Supplemental material
It remained possible that CD8+ T cells induced by anti-CD4 were functionally inferior to those induced by dual ICB, especially due to the absence of CD4+ Tconv cells which promote CD8+ T cell memory.25 Interestingly, however, anti-CD4 and dual ICB induced similar proportions of pmel cells in TDLNs that were capable of coproducing IFN-γ and TNF-α (figure 1F). Moreover, while a significantly higher proportion of pmel cells from dual ICB-treated mice produced granzyme B (figure 1F), more pmel cells from anti-CD4 treated mice produced IL-2 (figure 1F), which is associated with memory potential.26 To assess whether CD8+ T cell responses primed by dual ICB treatment could generate memory, tumors were surgically excised, and pmel responses were assessed 30 days later.

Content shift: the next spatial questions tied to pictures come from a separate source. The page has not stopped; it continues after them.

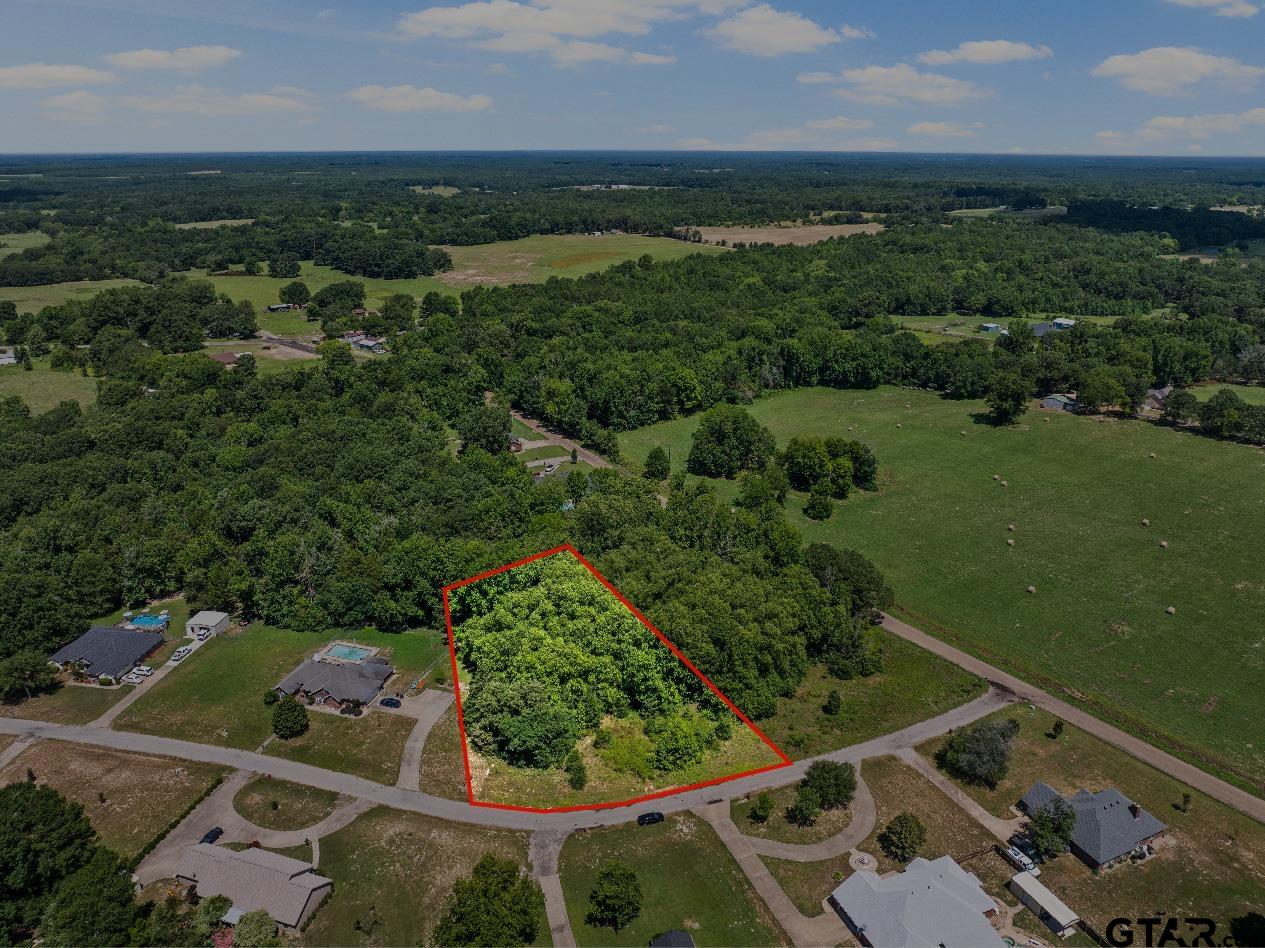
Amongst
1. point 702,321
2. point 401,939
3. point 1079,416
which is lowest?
point 401,939

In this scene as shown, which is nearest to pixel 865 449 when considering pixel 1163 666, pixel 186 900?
pixel 1163 666

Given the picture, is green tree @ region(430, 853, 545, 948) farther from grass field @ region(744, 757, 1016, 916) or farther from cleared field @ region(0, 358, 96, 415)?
cleared field @ region(0, 358, 96, 415)

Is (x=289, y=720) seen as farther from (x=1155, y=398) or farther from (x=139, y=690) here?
(x=1155, y=398)

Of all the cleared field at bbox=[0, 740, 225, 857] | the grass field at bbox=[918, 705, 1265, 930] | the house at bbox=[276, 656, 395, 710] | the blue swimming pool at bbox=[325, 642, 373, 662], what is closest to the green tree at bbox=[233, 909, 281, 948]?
the cleared field at bbox=[0, 740, 225, 857]

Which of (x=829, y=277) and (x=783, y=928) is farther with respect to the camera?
(x=829, y=277)

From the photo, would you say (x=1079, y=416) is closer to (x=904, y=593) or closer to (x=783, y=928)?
(x=904, y=593)
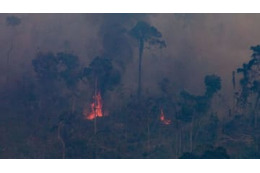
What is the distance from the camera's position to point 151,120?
Answer: 23.2 ft

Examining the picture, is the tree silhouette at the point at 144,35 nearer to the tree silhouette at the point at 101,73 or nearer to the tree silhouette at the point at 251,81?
the tree silhouette at the point at 101,73

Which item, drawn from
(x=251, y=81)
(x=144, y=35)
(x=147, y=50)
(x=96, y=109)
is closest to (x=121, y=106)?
(x=96, y=109)

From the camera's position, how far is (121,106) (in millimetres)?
7129

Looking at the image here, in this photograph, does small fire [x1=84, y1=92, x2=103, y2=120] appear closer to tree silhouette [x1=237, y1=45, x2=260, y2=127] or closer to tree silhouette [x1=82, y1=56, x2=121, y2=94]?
tree silhouette [x1=82, y1=56, x2=121, y2=94]

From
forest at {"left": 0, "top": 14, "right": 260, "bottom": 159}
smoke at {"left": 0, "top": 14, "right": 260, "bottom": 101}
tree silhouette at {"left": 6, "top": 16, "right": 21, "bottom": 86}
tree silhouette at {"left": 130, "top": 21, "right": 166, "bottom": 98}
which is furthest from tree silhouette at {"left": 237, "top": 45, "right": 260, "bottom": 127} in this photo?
tree silhouette at {"left": 6, "top": 16, "right": 21, "bottom": 86}

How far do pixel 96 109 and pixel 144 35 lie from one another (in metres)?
1.67

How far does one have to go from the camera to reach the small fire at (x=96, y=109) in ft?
23.4

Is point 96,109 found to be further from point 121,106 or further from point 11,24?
point 11,24

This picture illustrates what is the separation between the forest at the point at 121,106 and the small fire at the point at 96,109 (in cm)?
2

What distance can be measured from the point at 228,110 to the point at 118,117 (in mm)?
2032

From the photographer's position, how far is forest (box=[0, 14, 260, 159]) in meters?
6.98

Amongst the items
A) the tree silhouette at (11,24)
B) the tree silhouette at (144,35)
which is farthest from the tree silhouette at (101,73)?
the tree silhouette at (11,24)

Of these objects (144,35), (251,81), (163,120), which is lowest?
(163,120)

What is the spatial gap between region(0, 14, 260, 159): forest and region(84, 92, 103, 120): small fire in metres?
0.02
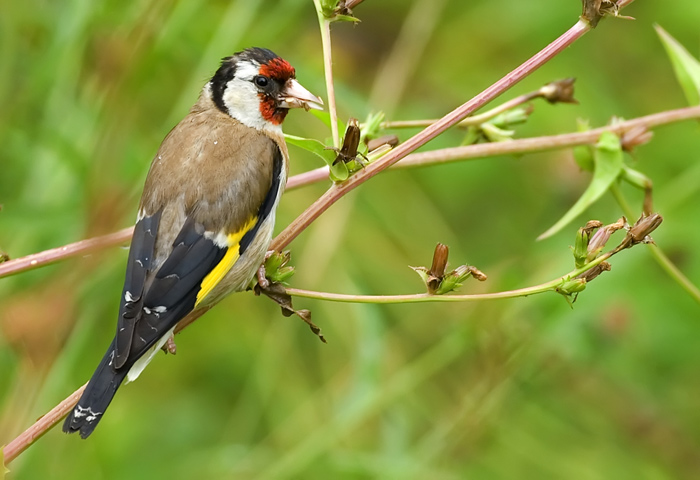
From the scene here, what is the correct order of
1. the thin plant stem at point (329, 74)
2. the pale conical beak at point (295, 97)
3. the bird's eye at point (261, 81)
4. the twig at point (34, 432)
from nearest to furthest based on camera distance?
the twig at point (34, 432) → the thin plant stem at point (329, 74) → the pale conical beak at point (295, 97) → the bird's eye at point (261, 81)

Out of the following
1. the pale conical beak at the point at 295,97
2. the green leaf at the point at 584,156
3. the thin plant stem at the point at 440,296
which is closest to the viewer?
the thin plant stem at the point at 440,296

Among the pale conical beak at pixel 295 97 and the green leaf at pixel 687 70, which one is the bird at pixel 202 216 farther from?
the green leaf at pixel 687 70

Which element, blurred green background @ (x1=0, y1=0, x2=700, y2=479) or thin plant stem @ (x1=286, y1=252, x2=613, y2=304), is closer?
thin plant stem @ (x1=286, y1=252, x2=613, y2=304)

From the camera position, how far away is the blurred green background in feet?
9.50

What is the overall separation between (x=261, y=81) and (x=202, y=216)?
2.18 ft

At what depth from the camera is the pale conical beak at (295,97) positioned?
2.83 m

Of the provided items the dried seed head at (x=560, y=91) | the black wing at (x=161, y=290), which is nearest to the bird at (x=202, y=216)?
the black wing at (x=161, y=290)

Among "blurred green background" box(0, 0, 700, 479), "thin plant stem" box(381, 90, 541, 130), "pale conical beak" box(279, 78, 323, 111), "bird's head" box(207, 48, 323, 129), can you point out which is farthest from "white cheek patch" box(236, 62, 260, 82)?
"thin plant stem" box(381, 90, 541, 130)

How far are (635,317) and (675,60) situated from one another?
102 centimetres

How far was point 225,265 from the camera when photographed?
2.42 metres

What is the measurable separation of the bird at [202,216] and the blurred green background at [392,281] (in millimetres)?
197

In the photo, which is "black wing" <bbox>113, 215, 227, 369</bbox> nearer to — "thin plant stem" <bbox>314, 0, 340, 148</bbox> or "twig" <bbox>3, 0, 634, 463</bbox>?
"twig" <bbox>3, 0, 634, 463</bbox>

We have previously shown that anti-CD4 treated mice develop melanoma-associated vitiligo which promotes resident and circulating memory T cells that afford long-term melanoma protection in skin, lungs, liver, and lymph nodes.7 27 28 While dual ICB also induced vitiligo, the depigmentation was weaker and less widespread (online supplemental figure 2A). Moreover, in contrast to anti-CD4 treatment, pmel cells primed during dual ICB treatment largely failed to persist 30 days postsurgery (figure 1G,H), which similar to what we have previously shown in untreated tumor-excised mice.7 29 Among polyclonal CD44highCD62Llow CD8+ T cells in TDLNs, anti-CD4 induced a greater proportion of CD103+CD69+ TRM cells, of which a greater proportion were also CXCR6+CD127+ (online supplemental figure 2B). Together these data demonstrate that anti-CD4 and dual ICB induce distinct responses, with the absence of CD4+ T cells paradoxically promoting greater programming, dissemination, and persistence of tumor Ag-specific memory CD8+ T cells.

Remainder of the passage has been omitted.